You will also need to write a helper function to convert the game board into a PyTorch tensor (for example: 1.0 for the current player's marks, -1.0 for the opponent's marks, and 0.0 for empty cells).
2. Neural MCTS Bot
Implement the ''NeuralMCTSBot'' class. You can reuse or inherit from ''MCTSBot'' from ''student.py''.
import torch
import torch.nn as nn
from student import MCTSBot
class NeuralMCTSBot(MCTSBot):
def __init__(self, play_as: int, time_limit: float):
super().__init__(play_as, time_limit)
# TODO: Initialize your neural network
# self.net = ValueNetwork()
# load your model for evaluation here
# torch.load(".pth", map_location="cpu"))
def simulation(self, board):
# TODO: Override the rollout/simulation phase
# Instead of playing randomly to the end, convert the board to a tensor,
# pass it through your neural network, and return the predicted value.
pass
def play_action(self, board):
# TODO: Run MCTS loop with network evaluations
pass
Instead of performing a random rollout when a node is expanded, query your Neural Network to get a value estimation for that state.

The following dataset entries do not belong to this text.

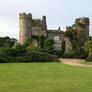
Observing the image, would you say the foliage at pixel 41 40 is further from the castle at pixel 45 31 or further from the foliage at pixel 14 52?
the foliage at pixel 14 52

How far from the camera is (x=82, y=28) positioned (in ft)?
168

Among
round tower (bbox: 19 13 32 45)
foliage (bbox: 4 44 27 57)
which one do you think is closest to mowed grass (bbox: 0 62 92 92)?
foliage (bbox: 4 44 27 57)

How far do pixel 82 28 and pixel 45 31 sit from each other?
1254cm

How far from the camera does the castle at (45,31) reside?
5075cm

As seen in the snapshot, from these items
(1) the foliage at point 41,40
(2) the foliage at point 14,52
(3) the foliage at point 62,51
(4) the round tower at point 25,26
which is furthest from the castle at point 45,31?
(2) the foliage at point 14,52

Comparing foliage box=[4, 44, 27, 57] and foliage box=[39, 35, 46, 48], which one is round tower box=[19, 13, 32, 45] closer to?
foliage box=[39, 35, 46, 48]

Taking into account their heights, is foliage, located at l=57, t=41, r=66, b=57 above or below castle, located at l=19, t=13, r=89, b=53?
below

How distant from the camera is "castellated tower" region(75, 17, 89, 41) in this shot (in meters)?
50.1

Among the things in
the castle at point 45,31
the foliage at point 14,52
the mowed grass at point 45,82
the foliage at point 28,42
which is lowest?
the mowed grass at point 45,82

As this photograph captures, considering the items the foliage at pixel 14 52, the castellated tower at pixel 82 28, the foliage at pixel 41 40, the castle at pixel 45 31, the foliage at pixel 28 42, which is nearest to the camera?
the foliage at pixel 14 52

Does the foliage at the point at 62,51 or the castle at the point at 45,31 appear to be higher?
the castle at the point at 45,31

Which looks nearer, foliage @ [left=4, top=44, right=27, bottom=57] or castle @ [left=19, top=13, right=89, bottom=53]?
foliage @ [left=4, top=44, right=27, bottom=57]

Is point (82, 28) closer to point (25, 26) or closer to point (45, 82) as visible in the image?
point (25, 26)

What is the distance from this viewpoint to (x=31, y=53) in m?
34.3
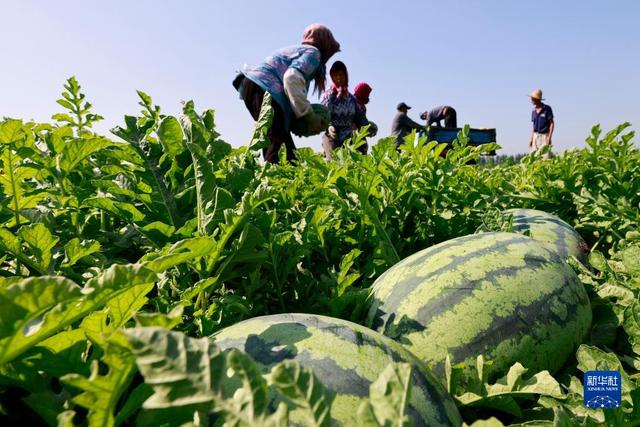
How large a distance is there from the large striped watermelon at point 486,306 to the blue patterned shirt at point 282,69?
360 cm

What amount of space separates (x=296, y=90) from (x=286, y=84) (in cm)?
12

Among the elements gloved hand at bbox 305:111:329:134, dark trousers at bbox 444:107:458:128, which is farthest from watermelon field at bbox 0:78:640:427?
dark trousers at bbox 444:107:458:128

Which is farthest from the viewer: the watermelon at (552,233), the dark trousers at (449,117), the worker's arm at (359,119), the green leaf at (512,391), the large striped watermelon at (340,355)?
the dark trousers at (449,117)

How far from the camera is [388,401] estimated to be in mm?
563

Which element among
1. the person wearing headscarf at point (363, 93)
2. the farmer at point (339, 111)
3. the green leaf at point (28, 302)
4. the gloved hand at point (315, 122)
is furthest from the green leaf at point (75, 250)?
the person wearing headscarf at point (363, 93)

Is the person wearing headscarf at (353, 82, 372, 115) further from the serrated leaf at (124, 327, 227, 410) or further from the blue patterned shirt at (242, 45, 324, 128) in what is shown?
the serrated leaf at (124, 327, 227, 410)

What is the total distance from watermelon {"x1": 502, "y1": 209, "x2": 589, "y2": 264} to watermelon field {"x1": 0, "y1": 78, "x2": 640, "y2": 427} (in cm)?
2

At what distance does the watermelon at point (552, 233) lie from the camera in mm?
2287

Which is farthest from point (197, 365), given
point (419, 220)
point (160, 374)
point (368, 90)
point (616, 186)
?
point (368, 90)

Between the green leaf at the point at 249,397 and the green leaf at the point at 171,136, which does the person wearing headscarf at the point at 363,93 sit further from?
the green leaf at the point at 249,397

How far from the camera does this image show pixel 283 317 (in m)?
1.17

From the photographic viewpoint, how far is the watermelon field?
593 mm

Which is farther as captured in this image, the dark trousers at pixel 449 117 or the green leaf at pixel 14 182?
the dark trousers at pixel 449 117

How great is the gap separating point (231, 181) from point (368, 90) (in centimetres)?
982
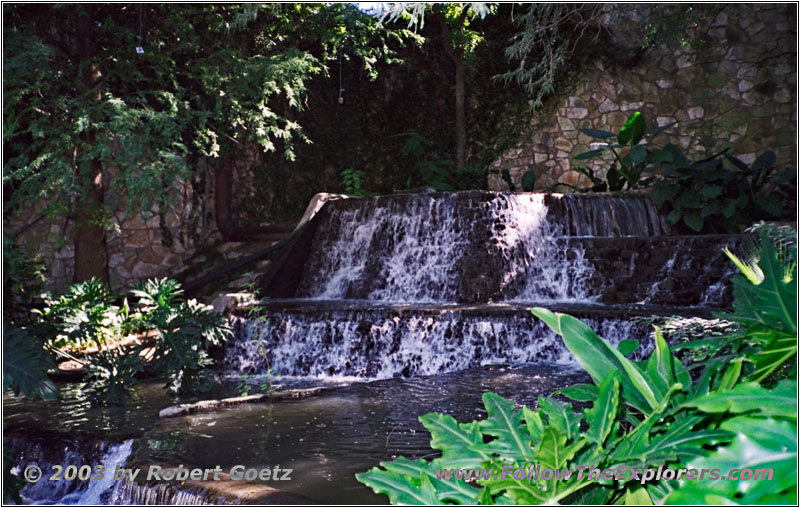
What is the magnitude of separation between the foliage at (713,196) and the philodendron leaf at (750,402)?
7822mm

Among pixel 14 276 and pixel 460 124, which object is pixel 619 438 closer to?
pixel 14 276

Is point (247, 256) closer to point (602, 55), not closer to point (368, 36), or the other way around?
point (368, 36)

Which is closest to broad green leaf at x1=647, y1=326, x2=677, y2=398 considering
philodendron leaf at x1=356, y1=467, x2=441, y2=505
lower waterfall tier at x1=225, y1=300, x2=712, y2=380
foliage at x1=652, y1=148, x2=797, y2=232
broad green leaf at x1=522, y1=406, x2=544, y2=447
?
broad green leaf at x1=522, y1=406, x2=544, y2=447

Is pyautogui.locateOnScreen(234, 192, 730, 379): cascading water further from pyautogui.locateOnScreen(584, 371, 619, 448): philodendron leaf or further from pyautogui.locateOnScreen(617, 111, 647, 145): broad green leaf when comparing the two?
pyautogui.locateOnScreen(584, 371, 619, 448): philodendron leaf

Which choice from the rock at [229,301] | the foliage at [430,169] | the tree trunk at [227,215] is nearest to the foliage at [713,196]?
the foliage at [430,169]

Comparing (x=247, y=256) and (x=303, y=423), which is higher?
(x=247, y=256)

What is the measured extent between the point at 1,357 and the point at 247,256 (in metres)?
6.91

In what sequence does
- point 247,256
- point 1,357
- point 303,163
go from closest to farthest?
point 1,357
point 247,256
point 303,163

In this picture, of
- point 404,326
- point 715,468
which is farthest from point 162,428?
point 715,468

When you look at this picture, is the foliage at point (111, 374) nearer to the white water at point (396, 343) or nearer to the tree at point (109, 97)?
the white water at point (396, 343)

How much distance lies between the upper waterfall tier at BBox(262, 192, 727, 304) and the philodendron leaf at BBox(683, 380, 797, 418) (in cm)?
599

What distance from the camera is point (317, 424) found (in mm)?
4031

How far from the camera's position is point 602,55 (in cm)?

Backpropagate this predicted value up the MCTS tree just like you would with a regular rollout result.
3. Model Training
To make your network accurate, you will need to train it. You can implement a training script where your bot plays games against itself or a baseline bot (e.g. your implementation of MCTS bot). Store the board states encountered during the game, and once the game finishes, train your neural network to predict the final game outcome (e.g., 1 for a win, -1 for a loss, 0 for a draw) using those stored states. Save your trained model weights to a ''nn_mcts.pth'' file.
==== Hints ====
A network trained on just a handful of self-play games may perform worse than standard rollouts. Students are therefore encouraged to let training run for a longer time and continuously generate additional self-play data. Even a very small network can noticeably improve if trained on thousands of board states instead of hundreds. After validating that everything works as expected, it may make sense to run the data generation and/or training over night to achieve strong results. It is also strongly recommended to periodically save model checkpoints during training (for example after every training epoch or after every few games). This makes it possible to resume training later, compare different versions of the network, and avoid losing progress if the training process is interrupted.
Another useful strategy is to separate data generation from model training. Instead of updating the network immediately after every single game ("online" training), students may achieve more stable results by first collecting a larger dataset of played positions and outcomes (generated with standard MCTS) and then training the network offline in batches. Offline training often leads to smoother learning because the model is updated using a more diverse set of examples rather than only the most recent game. This approach also makes debugging and experimentation easier.
===== Evaluation =====
Submit your solution via Brute, where it will be evaluated automatically; the evaluation may take up to 15 minutes, so please be patient. Your submission should include both your original MCTS implementation (''student.py'') and your neural extension (''nn_mcts.py''), as well as your trained model file (e.g., ''nn_mcts.pth'') if you implemented the neural network version. If you did not implement the neural network, you can still submit only the standard (non-neural) MCTS version (''student.py'') and receive partial credit. The standard MCTS solution is evaluated automatically and can earn up to 7 points. If you submit the neural network version, your ''NeuralMCTSBot'' will be evaluated under a strict time limit of 1.0 second per move against three reference MCTS bots using standard rollouts with time limits of 0.5 s, 1.0 s, and 1.5 s; for each opponent, winning at least 4 out of 6 matches earns 1 point, for a maximum of 3 additional points. Make sure your bot correctly loads its pretrained weights in the constructor and supports running on CPU if a GPU is not available, otherwise the evaluation may fail.